TEXTE EXTRAIT -
* * * *

# Equivalent MightyText sur iPhone.



## magicmimi (31 Décembre 2015)

Bonjour

C'était Noel ! Ma fille abandonne son iphone au profit d'un Galaxie Grand plus . Ma femme a changé son Android pourri contre un android flambant neuf.  Et mon je vire mon Android et récupère l'iphone 4s de ma fille.

Oui mais voilà sur mon Android j'ai l'application "mightytext " : de mon ordi j'envoie mon sms (et le tel a qui il est destiné) à ma boite email "gmail" qui était réceptionné sur mon android et l’application "mightytext" envois cela sous forme de sms classique  . Et... c'est gratuit  !

Seulement il semble que ""mightytext " n'existe pas (encore?) sur les iphones .... (ios) J'ai pas trop compris vu que c'est en anglais :

http://blog.mightytext.net/welcome-to-the-party-apple/

Un application ferait la même chose sur mac ?

J'ai beau chercher pas trouvé !  Je précise que j'ai un mac pro qui n'a pas de Bluetooth ni de wi-fi ...

Merci de vos réponses


----------



## rgi (31 Décembre 2015)

Rien , absolument rien ne seras possible pour toi . Seule solution c'est si ton 4s est sous ios 9.0.2 max , tu peut le jailbreaker et à partir de la y aura possibilité .


----------



## magicmimi (3 Janvier 2016)

* * * *

DONNÉES EXTRAITES -
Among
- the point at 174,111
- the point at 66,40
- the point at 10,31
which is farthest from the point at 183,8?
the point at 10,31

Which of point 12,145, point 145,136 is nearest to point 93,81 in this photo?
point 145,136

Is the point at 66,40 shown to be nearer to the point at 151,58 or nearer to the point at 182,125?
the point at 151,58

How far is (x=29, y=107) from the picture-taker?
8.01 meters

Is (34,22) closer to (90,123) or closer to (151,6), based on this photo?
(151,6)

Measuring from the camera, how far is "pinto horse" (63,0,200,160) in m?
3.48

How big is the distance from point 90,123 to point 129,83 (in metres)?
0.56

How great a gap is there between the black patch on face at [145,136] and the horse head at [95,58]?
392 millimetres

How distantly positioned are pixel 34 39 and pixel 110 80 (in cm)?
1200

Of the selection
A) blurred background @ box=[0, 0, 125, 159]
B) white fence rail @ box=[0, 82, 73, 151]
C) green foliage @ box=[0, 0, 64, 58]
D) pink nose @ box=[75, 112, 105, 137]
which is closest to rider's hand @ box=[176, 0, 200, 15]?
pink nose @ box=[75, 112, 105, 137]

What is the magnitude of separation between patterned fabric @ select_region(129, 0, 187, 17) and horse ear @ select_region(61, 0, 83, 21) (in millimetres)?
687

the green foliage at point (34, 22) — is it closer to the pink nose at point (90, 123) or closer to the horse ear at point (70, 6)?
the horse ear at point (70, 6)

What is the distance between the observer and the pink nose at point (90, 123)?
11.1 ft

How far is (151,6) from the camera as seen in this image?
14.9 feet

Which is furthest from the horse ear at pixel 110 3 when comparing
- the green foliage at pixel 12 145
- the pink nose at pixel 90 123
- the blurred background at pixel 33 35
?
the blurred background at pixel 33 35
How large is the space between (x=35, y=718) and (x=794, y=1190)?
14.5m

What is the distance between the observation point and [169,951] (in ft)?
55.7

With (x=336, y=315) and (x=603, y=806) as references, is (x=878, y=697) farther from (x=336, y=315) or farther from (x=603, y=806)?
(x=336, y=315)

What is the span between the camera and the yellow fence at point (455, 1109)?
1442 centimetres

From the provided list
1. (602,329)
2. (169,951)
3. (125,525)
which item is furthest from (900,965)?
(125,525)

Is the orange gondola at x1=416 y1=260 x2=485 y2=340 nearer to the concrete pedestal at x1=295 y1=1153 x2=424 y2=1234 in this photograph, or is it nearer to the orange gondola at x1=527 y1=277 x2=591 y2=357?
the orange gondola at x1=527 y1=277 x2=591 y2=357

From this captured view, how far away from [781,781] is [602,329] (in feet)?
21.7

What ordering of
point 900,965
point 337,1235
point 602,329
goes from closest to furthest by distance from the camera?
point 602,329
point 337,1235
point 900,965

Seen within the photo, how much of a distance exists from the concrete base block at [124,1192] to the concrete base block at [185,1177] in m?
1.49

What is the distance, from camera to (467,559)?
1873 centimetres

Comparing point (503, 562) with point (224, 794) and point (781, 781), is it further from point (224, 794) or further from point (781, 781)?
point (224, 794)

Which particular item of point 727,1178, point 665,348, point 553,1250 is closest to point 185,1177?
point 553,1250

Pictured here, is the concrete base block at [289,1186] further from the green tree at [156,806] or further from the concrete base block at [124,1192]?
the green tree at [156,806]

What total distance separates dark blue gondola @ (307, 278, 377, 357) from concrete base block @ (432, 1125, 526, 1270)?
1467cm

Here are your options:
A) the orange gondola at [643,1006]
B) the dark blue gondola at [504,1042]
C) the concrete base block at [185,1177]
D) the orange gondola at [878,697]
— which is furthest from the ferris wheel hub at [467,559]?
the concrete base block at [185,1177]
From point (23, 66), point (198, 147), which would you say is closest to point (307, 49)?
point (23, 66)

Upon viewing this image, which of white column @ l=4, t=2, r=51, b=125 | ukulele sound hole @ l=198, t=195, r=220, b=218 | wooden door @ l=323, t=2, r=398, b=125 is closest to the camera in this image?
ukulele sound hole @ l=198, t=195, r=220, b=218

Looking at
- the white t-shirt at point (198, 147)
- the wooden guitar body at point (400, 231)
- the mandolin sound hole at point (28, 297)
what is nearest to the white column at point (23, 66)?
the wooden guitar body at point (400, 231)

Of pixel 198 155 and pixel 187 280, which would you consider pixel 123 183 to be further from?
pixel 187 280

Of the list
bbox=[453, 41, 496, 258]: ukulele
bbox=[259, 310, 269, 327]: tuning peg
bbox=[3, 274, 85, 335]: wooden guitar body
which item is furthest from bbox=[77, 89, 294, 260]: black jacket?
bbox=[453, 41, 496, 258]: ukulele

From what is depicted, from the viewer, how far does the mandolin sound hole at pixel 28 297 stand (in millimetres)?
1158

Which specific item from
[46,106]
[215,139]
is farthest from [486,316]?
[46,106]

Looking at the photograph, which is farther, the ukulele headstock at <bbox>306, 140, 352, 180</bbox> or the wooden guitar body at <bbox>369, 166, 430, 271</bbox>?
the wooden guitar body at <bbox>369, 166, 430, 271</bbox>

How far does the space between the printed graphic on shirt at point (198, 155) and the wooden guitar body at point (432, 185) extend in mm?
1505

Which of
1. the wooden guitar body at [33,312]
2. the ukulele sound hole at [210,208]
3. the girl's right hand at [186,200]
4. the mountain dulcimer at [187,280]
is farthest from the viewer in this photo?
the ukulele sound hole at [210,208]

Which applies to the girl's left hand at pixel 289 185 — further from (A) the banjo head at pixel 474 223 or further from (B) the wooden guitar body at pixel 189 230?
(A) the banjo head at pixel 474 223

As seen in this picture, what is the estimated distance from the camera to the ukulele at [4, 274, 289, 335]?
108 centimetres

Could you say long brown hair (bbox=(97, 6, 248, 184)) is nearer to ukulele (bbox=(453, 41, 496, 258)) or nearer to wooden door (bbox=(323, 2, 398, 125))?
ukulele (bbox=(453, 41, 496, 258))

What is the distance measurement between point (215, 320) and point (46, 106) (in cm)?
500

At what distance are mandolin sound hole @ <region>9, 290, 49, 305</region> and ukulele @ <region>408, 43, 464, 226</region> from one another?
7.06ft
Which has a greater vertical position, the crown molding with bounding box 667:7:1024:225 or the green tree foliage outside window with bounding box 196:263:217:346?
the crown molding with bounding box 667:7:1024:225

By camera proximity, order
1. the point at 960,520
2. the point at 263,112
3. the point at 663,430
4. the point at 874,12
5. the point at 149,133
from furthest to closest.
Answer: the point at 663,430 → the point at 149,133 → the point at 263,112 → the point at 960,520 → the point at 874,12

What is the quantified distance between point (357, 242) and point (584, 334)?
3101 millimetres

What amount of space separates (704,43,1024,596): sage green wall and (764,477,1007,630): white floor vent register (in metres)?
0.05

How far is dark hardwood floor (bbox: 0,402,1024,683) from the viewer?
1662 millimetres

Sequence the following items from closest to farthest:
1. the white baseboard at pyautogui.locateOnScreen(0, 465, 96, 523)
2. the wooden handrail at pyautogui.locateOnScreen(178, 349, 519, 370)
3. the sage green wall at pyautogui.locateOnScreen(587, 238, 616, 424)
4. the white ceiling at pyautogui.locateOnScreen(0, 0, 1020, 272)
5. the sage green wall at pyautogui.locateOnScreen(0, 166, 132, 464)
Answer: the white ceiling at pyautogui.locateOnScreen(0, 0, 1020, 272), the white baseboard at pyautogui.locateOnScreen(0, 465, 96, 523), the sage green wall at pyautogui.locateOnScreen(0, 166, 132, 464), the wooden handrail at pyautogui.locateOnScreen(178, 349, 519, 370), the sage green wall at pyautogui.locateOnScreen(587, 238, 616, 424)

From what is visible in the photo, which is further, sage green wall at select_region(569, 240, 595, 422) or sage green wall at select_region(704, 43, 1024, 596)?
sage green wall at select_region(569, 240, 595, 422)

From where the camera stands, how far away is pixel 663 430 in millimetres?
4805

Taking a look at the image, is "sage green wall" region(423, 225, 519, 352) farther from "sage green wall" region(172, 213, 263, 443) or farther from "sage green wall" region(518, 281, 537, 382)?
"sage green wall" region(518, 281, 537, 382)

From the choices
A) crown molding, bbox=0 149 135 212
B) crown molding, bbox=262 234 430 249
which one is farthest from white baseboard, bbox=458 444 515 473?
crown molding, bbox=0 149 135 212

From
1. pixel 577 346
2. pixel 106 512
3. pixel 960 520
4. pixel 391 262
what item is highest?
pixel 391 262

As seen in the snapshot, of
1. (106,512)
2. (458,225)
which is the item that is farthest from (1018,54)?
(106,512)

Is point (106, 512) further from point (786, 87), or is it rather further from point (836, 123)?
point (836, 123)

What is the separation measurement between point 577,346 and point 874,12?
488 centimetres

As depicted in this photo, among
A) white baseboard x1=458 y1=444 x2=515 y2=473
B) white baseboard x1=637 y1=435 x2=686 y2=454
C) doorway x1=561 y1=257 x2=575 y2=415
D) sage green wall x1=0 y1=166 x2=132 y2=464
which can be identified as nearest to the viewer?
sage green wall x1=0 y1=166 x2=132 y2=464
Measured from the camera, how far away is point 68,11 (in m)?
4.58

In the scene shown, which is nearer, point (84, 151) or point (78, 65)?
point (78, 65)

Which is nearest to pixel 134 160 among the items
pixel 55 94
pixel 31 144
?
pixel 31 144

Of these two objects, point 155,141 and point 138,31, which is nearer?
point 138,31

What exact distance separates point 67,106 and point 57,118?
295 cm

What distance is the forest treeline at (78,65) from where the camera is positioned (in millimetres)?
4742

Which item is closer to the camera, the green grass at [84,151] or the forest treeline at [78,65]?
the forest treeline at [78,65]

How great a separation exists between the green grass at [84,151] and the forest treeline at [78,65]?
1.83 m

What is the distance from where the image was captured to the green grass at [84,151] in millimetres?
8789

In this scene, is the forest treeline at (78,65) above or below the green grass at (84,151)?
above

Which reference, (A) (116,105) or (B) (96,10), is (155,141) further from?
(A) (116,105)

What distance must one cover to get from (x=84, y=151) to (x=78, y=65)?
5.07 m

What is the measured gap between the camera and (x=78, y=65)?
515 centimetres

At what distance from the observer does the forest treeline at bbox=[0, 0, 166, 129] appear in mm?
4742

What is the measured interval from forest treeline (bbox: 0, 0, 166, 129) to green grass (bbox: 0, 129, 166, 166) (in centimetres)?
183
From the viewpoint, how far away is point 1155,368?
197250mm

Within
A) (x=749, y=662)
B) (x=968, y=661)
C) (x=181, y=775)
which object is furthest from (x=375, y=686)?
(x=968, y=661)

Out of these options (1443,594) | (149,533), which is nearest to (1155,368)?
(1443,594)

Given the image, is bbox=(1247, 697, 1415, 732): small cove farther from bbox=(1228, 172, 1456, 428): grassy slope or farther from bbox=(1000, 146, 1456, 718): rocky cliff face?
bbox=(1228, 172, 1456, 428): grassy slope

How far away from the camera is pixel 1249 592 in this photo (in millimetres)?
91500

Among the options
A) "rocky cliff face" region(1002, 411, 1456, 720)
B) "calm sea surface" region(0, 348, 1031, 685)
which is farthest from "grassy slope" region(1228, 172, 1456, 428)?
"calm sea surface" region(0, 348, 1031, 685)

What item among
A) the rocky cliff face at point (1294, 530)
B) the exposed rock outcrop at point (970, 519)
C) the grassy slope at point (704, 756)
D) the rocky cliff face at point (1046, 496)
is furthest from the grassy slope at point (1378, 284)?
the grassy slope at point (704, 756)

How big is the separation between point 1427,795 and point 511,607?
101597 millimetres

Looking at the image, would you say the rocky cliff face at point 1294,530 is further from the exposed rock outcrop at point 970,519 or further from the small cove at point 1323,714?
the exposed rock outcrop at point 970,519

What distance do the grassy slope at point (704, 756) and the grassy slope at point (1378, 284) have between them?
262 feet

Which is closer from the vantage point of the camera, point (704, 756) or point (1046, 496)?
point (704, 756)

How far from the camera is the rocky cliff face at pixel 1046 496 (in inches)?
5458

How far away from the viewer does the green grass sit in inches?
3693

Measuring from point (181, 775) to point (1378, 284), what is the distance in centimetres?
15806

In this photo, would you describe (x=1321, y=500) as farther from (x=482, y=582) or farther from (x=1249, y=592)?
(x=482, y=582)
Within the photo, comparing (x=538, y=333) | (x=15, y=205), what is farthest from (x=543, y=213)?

* * * *

CONSIGNES -
#1 Pour chacune des affirmations suivantes, dites par oui ou par non si elle concorde avec le texte extrait, et citez mot pour mot les mots du texte qui tranchent. (a) La fille de magicmimi passe à un Galaxie Grand plus. (b) Le mac pro de magicmimi est équipé du wi-fi. (c) D'après rgi, un iPhone 4s sous iOS 9.0.2 au plus peut être jailbreaké.
#2 Réécrivez le passage du texte extrait qui commence aux mots "## magicmimi (31" et se termine après "de ma fille.", en remplaçant "Ma femme" par "Mon épouse".
Appuyez-vous uniquement sur le texte extrait pour répondre.

RÉPONSES PAR CONSIGNE -
#1
(a) Oui : « Ma fille abandonne son iphone au profit d'un Galaxie Grand plus »
(b) Non : « j'ai un mac pro qui n'a pas de Bluetooth ni de wi-fi »
(c) Oui : « si ton 4s est sous ios 9.0.2 max , tu peut le jailbreaker »

#2
## magicmimi (31 Décembre 2015)

Bonjour

C'était Noel ! Ma fille abandonne son iphone au profit d'un Galaxie Grand plus . Mon épouse a changé son Android pourri contre un android flambant neuf.  Et mon je vire mon Android et récupère l'iphone 4s de ma fille.